The Director also rejects taxpayer’s claim that it can somehow overcome the presumption that the debt was owed directly to the parent corporation by establishing that the parent is a mere conduit. He relies on the dicta of Kingsley v. Hawthorne Fabrics, Inc., 41 N.J. 521, 197 A.2d 673 (1964) where the court stated that the statute “conclusively presumes that a corporate indebtedness owing to a 10% stockholder or a member of his immediate family is equity capital.” Id. at 525, 197 A.2d 673.
After reviewing the relevant case law, and in particular, the various interpretations of the scope of the statute, I find that loans from a parent to a wholly-owned subsidiary are irrebutably presumed as a matter of law to be direct loans from a 10% stockholder and thus includable in net worth. Kingsley v. Hawthorne, supra. In GATX Terminals Corp. v. Taxation Div. Dir. (App.Div.1985), the court stated that the Fedders and Mobay opinions confirmed “the validity of [N.J.S.A. 54:10A-4(d)(5) and (k)(2)(e) ] so long as the indebtedness in question is owed by the taxpayer to its parent rather than to an affiliate with whom it shares common ownership.” Slip opinion at 2. The loans from the banks were the legal obligation of the parent and, despite the fact that the parent never benefited directly from the use of these funds, the parent will be considered the actual borrower.
Plaintiff makes the final argument that the statute was not intended to cover short-term loans. No such exception is provided for in the statute, nor has the case law developed one. For example, in Cliffside Dyeing Corp. v. Zink, 6 N.J.Super. 185, 70 A.2d 778 (App.Div.1950) the court considered accrued salaries, bonuses and dividends owing to stockholders to be taxable indebtedness. I find no distinction between the short-term nature of these obligations and those in the instant case.
I, therefore, affirm the determination of the Director. The Clerk of the Tax Court is directed to enter judgment accordingly-
1.
See tedders Financial Corp. v. Taxation Div.
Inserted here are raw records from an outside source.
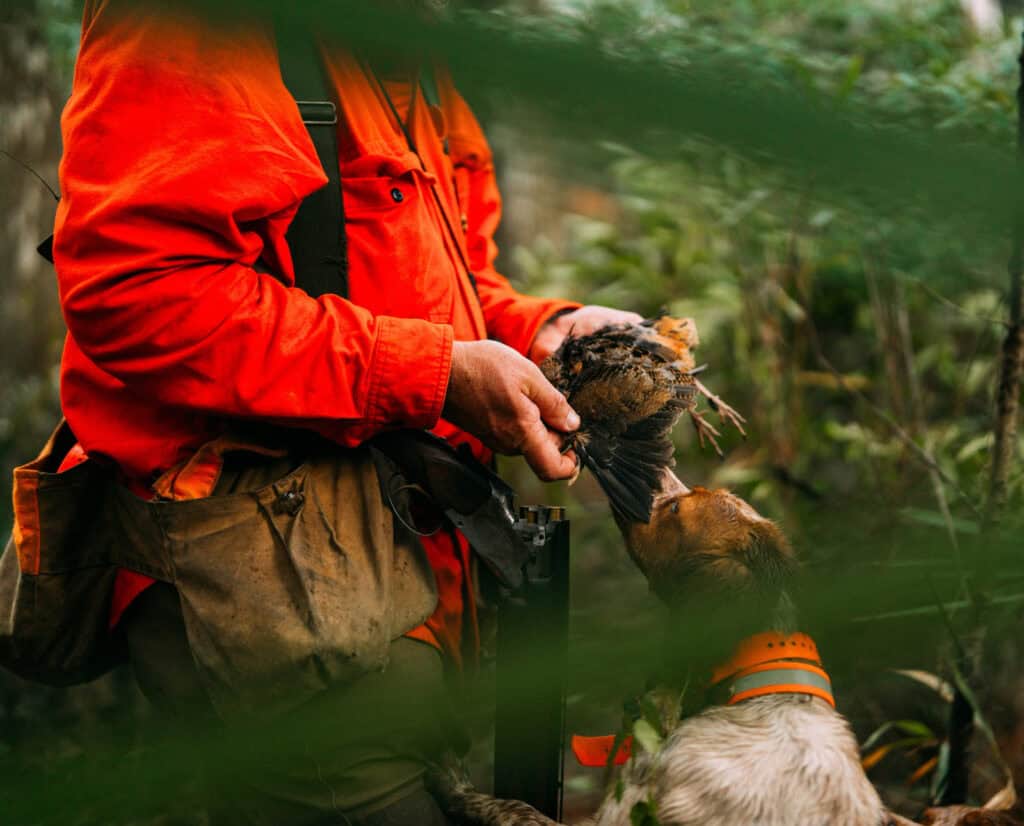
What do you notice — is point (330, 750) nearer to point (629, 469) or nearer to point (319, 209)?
point (629, 469)

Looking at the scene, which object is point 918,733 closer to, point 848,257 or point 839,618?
point 848,257

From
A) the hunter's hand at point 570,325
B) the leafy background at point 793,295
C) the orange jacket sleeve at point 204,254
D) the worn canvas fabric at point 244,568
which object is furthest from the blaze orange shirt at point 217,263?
the hunter's hand at point 570,325

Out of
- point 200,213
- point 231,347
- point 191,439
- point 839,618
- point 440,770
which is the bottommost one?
point 440,770

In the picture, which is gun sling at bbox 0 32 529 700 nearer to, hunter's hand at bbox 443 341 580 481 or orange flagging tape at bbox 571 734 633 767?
hunter's hand at bbox 443 341 580 481

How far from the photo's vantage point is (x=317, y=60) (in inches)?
81.4

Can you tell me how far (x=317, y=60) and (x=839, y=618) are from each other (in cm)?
165

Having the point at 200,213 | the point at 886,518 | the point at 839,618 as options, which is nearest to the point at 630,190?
the point at 886,518

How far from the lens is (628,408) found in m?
2.34

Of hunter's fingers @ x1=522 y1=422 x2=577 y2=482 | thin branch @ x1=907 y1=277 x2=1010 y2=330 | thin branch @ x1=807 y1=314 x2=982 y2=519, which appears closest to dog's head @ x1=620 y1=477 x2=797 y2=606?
hunter's fingers @ x1=522 y1=422 x2=577 y2=482

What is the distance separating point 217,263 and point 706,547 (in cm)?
125

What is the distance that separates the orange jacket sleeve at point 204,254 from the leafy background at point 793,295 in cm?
46

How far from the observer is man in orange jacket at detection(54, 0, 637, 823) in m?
1.79

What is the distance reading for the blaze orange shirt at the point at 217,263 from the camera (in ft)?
5.84

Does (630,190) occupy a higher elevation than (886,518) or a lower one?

Dir., supra, where the court suggests that a guarantee by a parent may not make the debt indirectly owing to the parent, at least until it had been triggered and satisfied. Id., 96 N.J. at 393, 476 A.2d 741.
2.
See Interstate Storage and Pipeline Corp. v. Director, Div. of Taxation, (N.J.) St. Tax Rep. (CCH) at 200-708 (Div. of Tax Appeals, Dec. 2, 1976), where the court rejected taxpayer’s argument that its parent, who had acquired the mortgage notes of taxpayer, was merely a guarantor since the taxpayer still made direct payments to the original creditor.